= TEXTE SOURCE =
▬▬▬
Article 1.2
Les parties signataires relèvent :
– que les jeunes de 18 à 26 ans représentaient, en 2012, 6,8 % de l'effectif total salarié de l'inter-secteurs papiers-cartons ;
– que les salariés âgés de 55 ans représentaient 12,5 %, dont 6,7 % de salariés âgés de 57 ans et plus.
Elles se fixent pour objectif, dans un contexte économique incertain, de faire évoluer respectivement ces taux au 31 décembre 2015 à :
– un minimum de 8,5 % en incluant, le cas échéant, les salariés de moins de 30 ans bénéficiant de la qualité de travailleur handicapé ;
– un minimum de 13,5 % incluant un taux de 6,7 % de salariés âgés de 57 ans et plus, correspondant à un maintien en emploi de 100 % des collaborateurs de cette dernière catégorie d'âge. Il est précisé que le taux de 13,5 % reste ambitieux dans un contexte de pyramide des âges annonçant un nombre non négligeable de départs à la retraite et où, par ailleurs, les entreprises se mobilisent, en réponse à certaines formes d'organisation du travail, en faveur de la mobilité professionnelle sur des secondes parties de carrières visant des métiers hors du champ professionnel de l'intersecteurs papiers-cartons.
Les parties signataires relèvent enfin l'existence d'un déséquilibre persistant entre les hommes et les femmes pour les populations de salariés susvisées. Elles estiment que le contrat de génération est une opportunité nouvelle pour que les entreprises se saisissent de la question de la mixité des emplois. Elles rappellent qu'elles se sont récemment engagées, dans le cadre de la sensibilisation visant les métiers de l'intersecteurs papiers-cartons, à étendre le cœur de cible vers la population féminine. Ces actions, dont la dernière en date a été portée par la nouvelle association AFIFOR au mois de mai, n'ont pu encore porter leurs fruits et un bilan de celles-ci pourra être réalisé dans les prochaines années.
En outre, les partenaires sociaux de l'intersecteurs papiers-cartons poursuivent leur engagement concernant la promotion des métiers selon laquelle les descriptions ou référentiels nationaux portant sur les situations concrètes de travail soient rédigés de telle sorte que les métiers, emplois, fonctions et postes soient accessibles et attractifs pour les femmes et les hommes.
▬▬▬
= Entrées de données enregistrées =
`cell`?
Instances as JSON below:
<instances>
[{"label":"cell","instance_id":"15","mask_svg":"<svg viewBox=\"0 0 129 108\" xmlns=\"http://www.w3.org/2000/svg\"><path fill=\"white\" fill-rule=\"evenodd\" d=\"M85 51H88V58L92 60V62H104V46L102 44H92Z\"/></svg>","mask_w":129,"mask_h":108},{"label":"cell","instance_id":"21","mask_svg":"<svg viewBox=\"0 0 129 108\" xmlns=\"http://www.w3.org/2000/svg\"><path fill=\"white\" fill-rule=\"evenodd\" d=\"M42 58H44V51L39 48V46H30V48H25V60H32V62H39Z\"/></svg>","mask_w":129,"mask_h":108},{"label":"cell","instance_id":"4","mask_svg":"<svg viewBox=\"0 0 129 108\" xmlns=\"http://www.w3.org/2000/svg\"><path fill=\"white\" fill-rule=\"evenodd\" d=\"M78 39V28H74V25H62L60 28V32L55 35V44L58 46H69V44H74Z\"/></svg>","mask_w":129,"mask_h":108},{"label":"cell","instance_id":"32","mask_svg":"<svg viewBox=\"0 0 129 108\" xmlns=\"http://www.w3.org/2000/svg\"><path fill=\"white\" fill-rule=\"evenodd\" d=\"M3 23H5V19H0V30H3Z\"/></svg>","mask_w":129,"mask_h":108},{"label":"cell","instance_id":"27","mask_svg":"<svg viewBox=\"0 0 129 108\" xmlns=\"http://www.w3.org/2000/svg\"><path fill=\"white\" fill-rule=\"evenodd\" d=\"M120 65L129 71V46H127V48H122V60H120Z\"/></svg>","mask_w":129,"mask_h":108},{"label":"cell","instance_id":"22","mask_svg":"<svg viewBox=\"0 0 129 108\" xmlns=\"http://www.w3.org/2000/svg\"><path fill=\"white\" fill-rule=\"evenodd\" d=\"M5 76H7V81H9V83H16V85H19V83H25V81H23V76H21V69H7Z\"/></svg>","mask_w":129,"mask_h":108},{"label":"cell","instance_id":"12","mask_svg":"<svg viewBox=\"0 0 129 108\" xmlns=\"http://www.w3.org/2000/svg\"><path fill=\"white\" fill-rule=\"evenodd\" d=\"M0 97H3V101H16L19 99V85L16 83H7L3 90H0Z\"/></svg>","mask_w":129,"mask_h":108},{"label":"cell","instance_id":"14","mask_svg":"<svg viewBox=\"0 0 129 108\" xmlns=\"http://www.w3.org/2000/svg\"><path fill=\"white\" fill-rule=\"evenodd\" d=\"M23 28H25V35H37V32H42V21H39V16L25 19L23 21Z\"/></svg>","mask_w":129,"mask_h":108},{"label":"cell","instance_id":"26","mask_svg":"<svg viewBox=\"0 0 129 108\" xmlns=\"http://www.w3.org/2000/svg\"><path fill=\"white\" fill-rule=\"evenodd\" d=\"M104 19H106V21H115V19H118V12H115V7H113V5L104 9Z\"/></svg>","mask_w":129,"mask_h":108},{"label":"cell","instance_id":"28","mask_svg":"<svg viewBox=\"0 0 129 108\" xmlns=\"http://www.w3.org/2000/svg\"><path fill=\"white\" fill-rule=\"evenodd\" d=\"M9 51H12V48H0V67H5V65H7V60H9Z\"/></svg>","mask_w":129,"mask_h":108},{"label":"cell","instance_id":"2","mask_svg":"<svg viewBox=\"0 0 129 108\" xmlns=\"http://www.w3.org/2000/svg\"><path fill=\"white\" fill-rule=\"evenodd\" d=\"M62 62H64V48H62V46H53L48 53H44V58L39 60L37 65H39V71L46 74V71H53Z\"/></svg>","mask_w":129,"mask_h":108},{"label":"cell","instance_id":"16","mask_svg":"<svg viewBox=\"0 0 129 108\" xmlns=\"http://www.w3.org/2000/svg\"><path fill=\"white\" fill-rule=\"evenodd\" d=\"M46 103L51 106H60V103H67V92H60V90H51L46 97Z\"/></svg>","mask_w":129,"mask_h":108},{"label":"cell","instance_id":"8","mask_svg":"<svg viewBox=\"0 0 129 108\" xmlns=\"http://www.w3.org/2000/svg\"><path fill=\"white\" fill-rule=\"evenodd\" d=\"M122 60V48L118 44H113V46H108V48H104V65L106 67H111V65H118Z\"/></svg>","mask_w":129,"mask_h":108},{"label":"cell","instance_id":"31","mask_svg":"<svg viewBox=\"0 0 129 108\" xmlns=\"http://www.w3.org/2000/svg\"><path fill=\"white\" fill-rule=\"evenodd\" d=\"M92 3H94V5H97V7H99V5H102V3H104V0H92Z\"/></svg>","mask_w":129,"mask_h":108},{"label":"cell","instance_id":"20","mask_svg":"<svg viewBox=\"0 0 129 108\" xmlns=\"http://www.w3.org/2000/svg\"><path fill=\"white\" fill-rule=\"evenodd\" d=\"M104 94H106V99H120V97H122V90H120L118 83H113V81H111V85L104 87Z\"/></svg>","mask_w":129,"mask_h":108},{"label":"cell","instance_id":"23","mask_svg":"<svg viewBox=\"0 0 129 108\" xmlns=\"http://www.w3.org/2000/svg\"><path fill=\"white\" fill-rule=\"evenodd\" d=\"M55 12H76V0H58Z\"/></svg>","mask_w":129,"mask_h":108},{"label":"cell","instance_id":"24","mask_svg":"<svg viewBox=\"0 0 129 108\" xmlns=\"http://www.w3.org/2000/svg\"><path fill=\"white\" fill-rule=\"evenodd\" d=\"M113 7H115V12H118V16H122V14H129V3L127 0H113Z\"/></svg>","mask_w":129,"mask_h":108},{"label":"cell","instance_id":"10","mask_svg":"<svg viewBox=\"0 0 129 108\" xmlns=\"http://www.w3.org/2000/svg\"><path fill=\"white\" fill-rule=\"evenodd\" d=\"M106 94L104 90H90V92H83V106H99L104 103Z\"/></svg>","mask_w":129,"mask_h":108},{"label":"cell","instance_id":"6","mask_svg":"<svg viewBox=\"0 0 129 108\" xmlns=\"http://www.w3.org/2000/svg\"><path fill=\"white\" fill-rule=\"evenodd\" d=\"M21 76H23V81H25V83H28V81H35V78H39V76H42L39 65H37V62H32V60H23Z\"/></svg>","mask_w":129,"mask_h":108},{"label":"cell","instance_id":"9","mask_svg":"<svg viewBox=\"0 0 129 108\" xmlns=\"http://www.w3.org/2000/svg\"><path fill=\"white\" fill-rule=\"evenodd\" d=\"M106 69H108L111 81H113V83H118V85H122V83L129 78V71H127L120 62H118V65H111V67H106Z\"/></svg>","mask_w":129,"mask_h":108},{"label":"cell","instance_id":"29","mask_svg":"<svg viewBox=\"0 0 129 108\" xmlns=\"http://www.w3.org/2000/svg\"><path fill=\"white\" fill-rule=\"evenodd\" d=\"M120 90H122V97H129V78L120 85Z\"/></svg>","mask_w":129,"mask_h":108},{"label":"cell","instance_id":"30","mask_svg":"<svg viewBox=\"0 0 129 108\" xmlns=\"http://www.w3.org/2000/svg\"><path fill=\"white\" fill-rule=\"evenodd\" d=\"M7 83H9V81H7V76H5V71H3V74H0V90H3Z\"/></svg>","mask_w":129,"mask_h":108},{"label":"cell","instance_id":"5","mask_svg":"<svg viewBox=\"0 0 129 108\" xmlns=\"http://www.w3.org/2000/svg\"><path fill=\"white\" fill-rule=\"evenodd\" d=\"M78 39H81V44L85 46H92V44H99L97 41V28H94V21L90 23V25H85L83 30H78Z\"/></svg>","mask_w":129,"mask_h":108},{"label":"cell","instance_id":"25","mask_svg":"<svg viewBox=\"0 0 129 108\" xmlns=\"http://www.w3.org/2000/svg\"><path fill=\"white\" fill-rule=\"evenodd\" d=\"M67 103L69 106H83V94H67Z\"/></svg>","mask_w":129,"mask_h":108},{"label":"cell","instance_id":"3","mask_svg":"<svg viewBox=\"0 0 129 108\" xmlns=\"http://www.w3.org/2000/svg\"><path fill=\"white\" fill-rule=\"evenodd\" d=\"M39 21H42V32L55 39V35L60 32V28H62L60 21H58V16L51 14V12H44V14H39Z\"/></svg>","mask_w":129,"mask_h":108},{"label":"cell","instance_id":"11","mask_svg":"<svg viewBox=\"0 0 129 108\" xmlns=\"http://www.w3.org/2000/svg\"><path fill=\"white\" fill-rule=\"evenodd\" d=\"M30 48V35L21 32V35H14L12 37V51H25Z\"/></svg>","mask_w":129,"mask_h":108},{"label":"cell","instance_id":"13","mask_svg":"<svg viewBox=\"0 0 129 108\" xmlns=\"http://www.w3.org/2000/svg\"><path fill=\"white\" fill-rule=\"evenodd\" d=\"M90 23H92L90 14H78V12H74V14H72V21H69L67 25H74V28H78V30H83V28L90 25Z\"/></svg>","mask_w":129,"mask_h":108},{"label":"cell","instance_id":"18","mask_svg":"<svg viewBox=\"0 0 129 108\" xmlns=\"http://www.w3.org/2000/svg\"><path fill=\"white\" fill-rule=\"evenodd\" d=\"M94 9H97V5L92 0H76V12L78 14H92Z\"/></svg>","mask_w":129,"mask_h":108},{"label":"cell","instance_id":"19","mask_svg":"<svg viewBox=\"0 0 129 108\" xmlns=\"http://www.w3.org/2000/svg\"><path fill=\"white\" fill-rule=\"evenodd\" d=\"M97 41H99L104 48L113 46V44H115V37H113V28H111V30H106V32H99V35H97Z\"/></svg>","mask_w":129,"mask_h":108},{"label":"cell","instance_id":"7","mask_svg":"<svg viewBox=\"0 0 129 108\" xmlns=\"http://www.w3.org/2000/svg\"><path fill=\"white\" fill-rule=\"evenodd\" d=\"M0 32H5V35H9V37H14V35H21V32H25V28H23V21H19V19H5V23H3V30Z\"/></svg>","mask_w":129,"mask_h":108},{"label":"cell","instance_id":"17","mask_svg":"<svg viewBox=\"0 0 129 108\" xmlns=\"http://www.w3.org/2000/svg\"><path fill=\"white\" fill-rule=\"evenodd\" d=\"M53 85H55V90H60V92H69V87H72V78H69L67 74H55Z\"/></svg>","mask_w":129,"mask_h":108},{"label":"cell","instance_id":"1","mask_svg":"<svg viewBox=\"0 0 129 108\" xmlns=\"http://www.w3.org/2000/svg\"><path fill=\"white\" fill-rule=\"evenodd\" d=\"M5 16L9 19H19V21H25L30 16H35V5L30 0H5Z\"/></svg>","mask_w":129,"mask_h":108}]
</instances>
▬▬▬
= OBJECTIF DE L'EXERCICE =
Reformulez sous forme de liste le paragraphe du texte source qui commence par « Les parties signataires relèvent enfin », en gardant ses faits principaux.

= CORRIGÉ DE L'EXERCICE =
– Un déséquilibre persistant entre hommes et femmes existe parmi les populations de salariés visées.
– Pour les parties signataires, le contrat de génération offre aux entreprises une occasion nouvelle de traiter la question de la mixité des emplois.
– Les parties se sont récemment engagées à étendre à la population féminine le cœur de cible de la sensibilisation aux métiers de l'intersecteurs papiers-cartons.
– La dernière de ces actions a été portée en mai par la nouvelle association AFIFOR.
– Ces actions n'ont pas encore porté leurs fruits, et un bilan pourra en être fait dans les prochaines années.